[What the task asks]:
Copy out all of the lines below exactly; the pictures do not belong in the copy.

[Provided entries]:
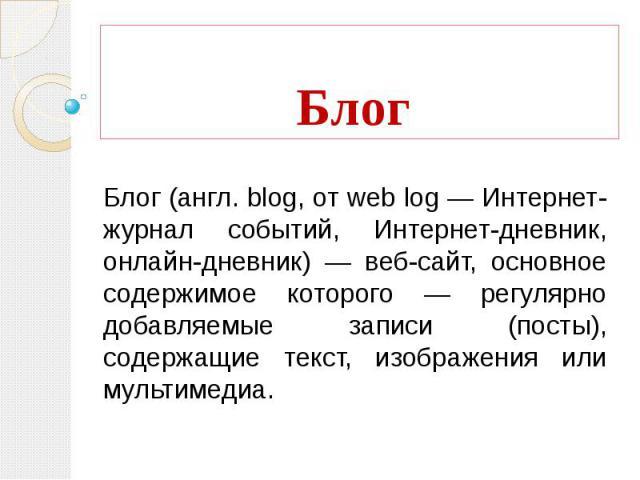 Блог Блог (англ. blog, от web log — Интернет-журнал событий, Интернет-дневник, онлайн-дневник) — веб-сайт, основное содержимое которого — регулярно добавляемые записи (посты), содержащие текст, изображения или мультимедиа.
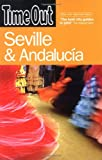 Seville and Andalucía, Time Out Guides Ltd Staff, 1904978681
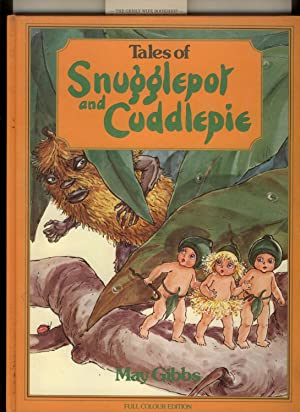 Tales of Snugglepot and Cuddlepie. The Original: Gibbs, May, Noela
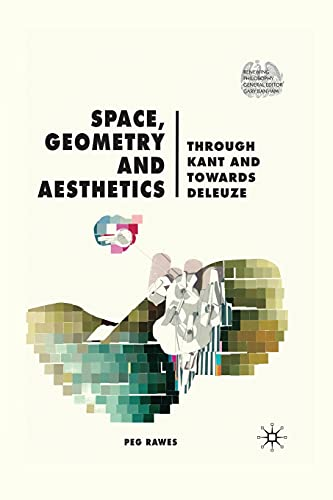 9781349362745: Space, Geometry and Aesthetics: Through Kant and Towards Deleuze (Renewing Philosophy)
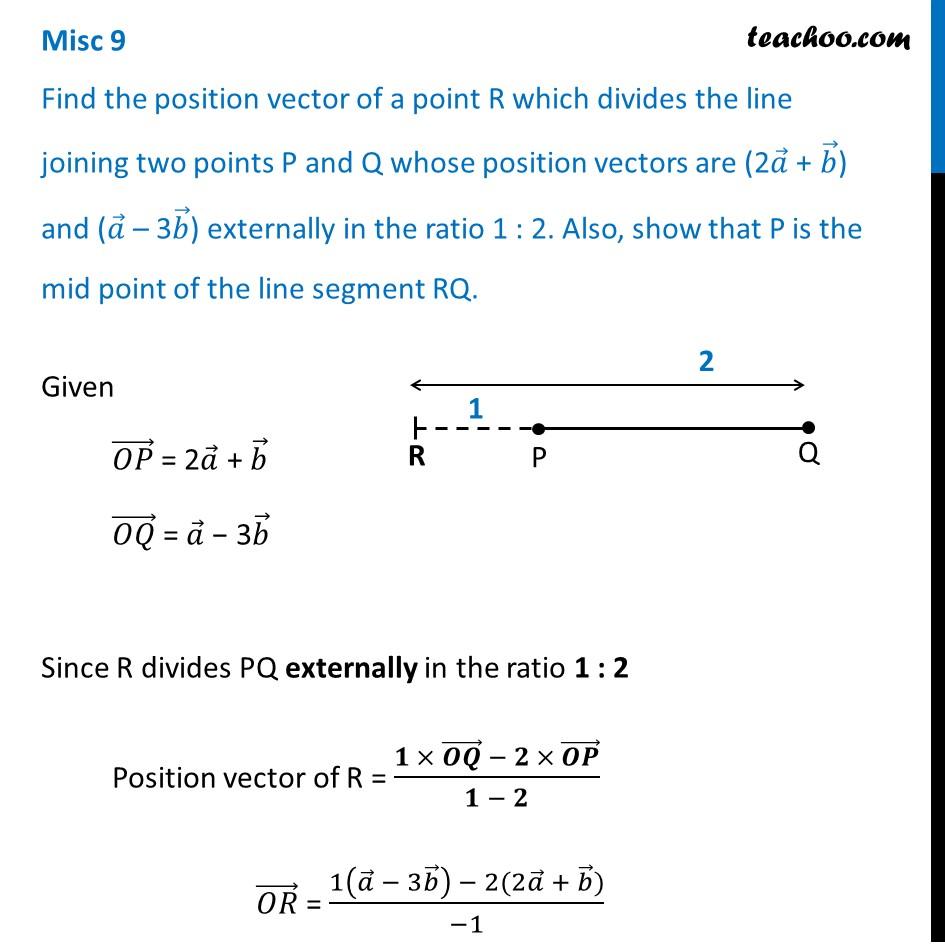 Misc 9 - Find R, if it divides P(2a + b), Q(a - 3b) externally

[Answer below]:
 Блог Блог (англ. blog, от web log — Интернет-журнал событий, Интернет-дневник, онлайн-дневник) — веб-сайт, основное содержимое которого — регулярно добавляемые записи (посты), содержащие текст, изображения или мультимедиа.
 Seville and Andalucía, Time Out Guides Ltd Staff, 1904978681
 Tales of Snugglepot and Cuddlepie. The Original: Gibbs, May, Noela
 9781349362745: Space, Geometry and Aesthetics: Through Kant and Towards Deleuze (Renewing Philosophy)
 Misc 9 - Find R, if it divides P(2a + b), Q(a - 3b) externally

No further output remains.